__Task instructions__.
Render everything from the line containing "Upon viewing this" down to the end of the entries as a Markdown table with columns "Row" and "Line," one numbered row per line and no blank lines. Leave the pictures out of the table.

__Source data__.

>> start

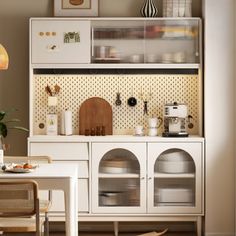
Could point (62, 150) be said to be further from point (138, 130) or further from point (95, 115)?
point (138, 130)

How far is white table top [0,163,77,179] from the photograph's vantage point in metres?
4.35

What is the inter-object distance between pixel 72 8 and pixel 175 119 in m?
1.40

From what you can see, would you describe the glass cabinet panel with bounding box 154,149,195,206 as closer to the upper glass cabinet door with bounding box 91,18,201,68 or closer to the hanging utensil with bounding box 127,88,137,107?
the hanging utensil with bounding box 127,88,137,107

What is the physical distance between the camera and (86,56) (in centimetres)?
576

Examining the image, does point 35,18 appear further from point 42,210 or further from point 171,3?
point 42,210

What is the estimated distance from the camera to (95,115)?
600 centimetres

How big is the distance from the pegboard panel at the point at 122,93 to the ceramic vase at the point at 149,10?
1.94 ft

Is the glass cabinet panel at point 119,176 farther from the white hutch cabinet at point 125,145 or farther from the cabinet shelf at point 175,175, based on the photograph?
the cabinet shelf at point 175,175

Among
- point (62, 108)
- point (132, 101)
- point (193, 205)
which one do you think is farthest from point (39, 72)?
point (193, 205)

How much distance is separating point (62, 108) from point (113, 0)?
1135 millimetres

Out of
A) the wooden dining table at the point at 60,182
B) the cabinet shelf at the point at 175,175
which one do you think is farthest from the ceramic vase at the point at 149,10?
the wooden dining table at the point at 60,182

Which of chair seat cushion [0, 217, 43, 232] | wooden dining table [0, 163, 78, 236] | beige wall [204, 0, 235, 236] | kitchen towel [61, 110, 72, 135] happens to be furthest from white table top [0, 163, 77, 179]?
beige wall [204, 0, 235, 236]

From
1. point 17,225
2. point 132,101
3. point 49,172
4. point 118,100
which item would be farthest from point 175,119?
point 17,225

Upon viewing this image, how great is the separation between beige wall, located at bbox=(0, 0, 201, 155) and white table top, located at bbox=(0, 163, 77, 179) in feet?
4.58
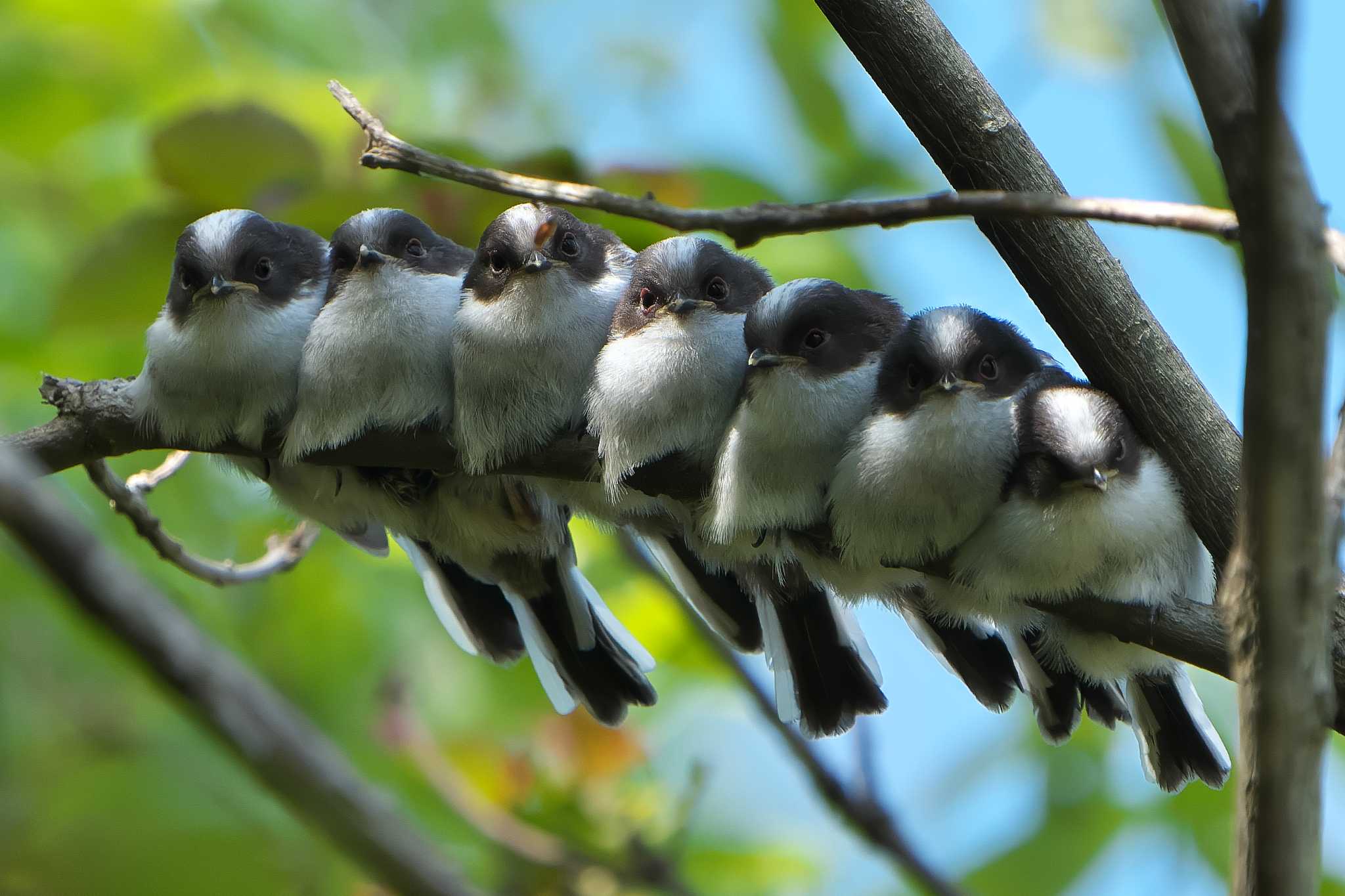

>> end

__Exercise response__.
| Row | Line |
|---|---|
| 1 | Upon viewing this image, how great is the separation between beige wall, located at bbox=(0, 0, 201, 155) and white table top, located at bbox=(0, 163, 77, 179) in feet? |
| 2 | 4.58 |